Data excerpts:

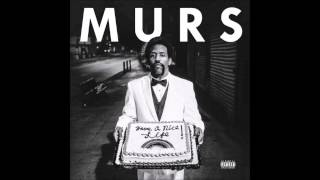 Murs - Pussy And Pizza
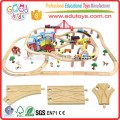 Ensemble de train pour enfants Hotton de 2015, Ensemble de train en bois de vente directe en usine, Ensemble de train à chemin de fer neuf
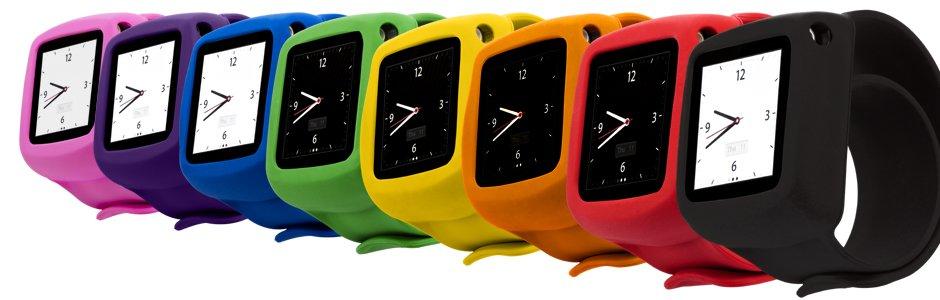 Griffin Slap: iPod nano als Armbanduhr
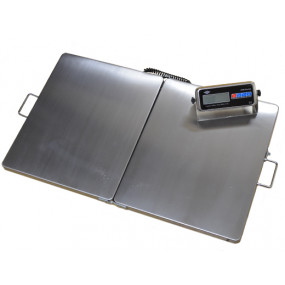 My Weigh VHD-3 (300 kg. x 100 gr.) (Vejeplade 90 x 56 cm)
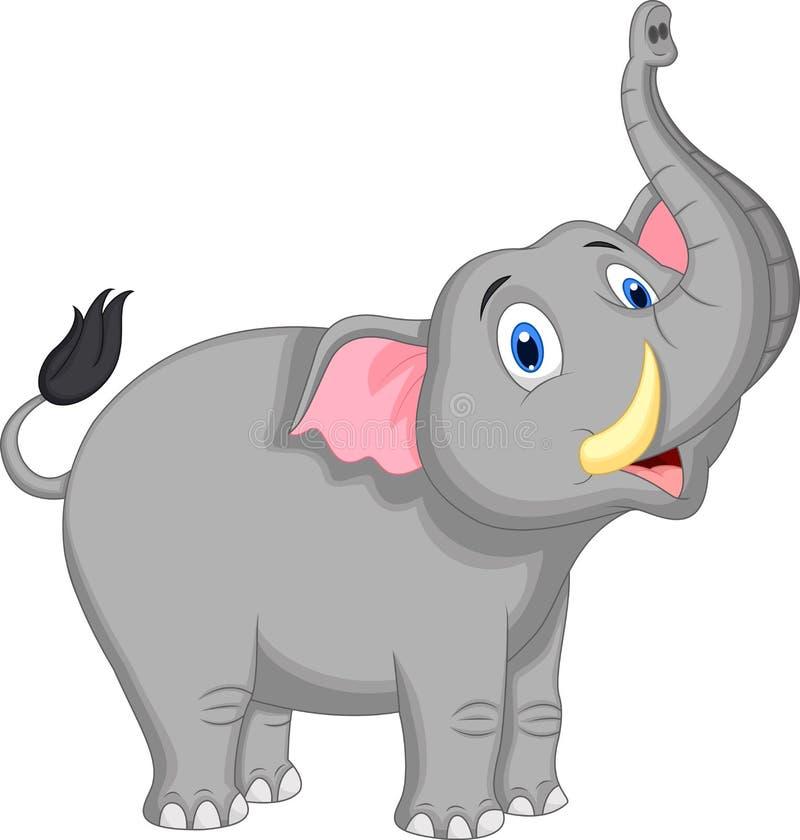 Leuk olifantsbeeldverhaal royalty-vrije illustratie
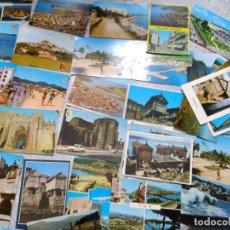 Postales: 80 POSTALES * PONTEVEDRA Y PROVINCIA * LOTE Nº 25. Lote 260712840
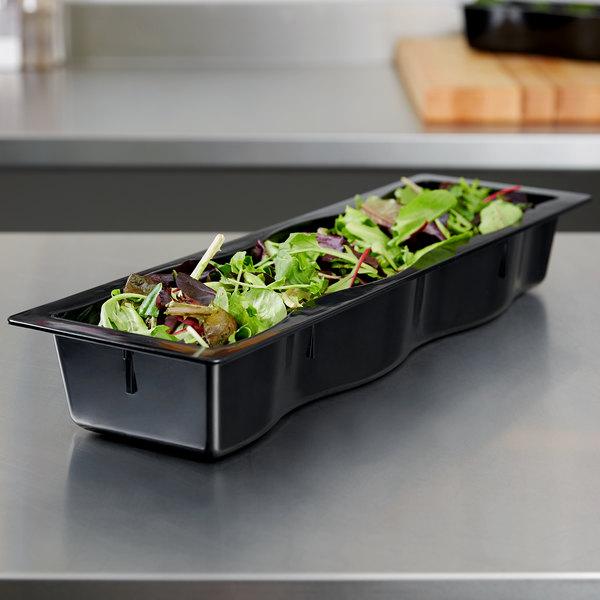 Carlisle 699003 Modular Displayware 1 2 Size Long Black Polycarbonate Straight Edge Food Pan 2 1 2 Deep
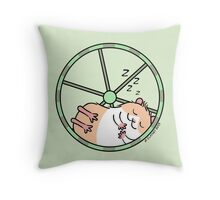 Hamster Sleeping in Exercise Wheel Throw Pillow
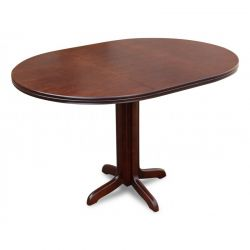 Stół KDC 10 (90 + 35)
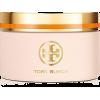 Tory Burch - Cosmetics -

EXERCISE PROMPT:
Lines before the one containing "Leuk olifantsbeeldverhaal royalty-vrije" are not wanted; write out that line and every later line through the end of the data above, exactly, without pictures.

REPLY:
 Leuk olifantsbeeldverhaal royalty-vrije illustratie
 Postales: 80 POSTALES * PONTEVEDRA Y PROVINCIA * LOTE Nº 25. Lote 260712840
 Carlisle 699003 Modular Displayware 1 2 Size Long Black Polycarbonate Straight Edge Food Pan 2 1 2 Deep
 Hamster Sleeping in Exercise Wheel Throw Pillow
 Stół KDC 10 (90 + 35)
 Tory Burch - Cosmetics -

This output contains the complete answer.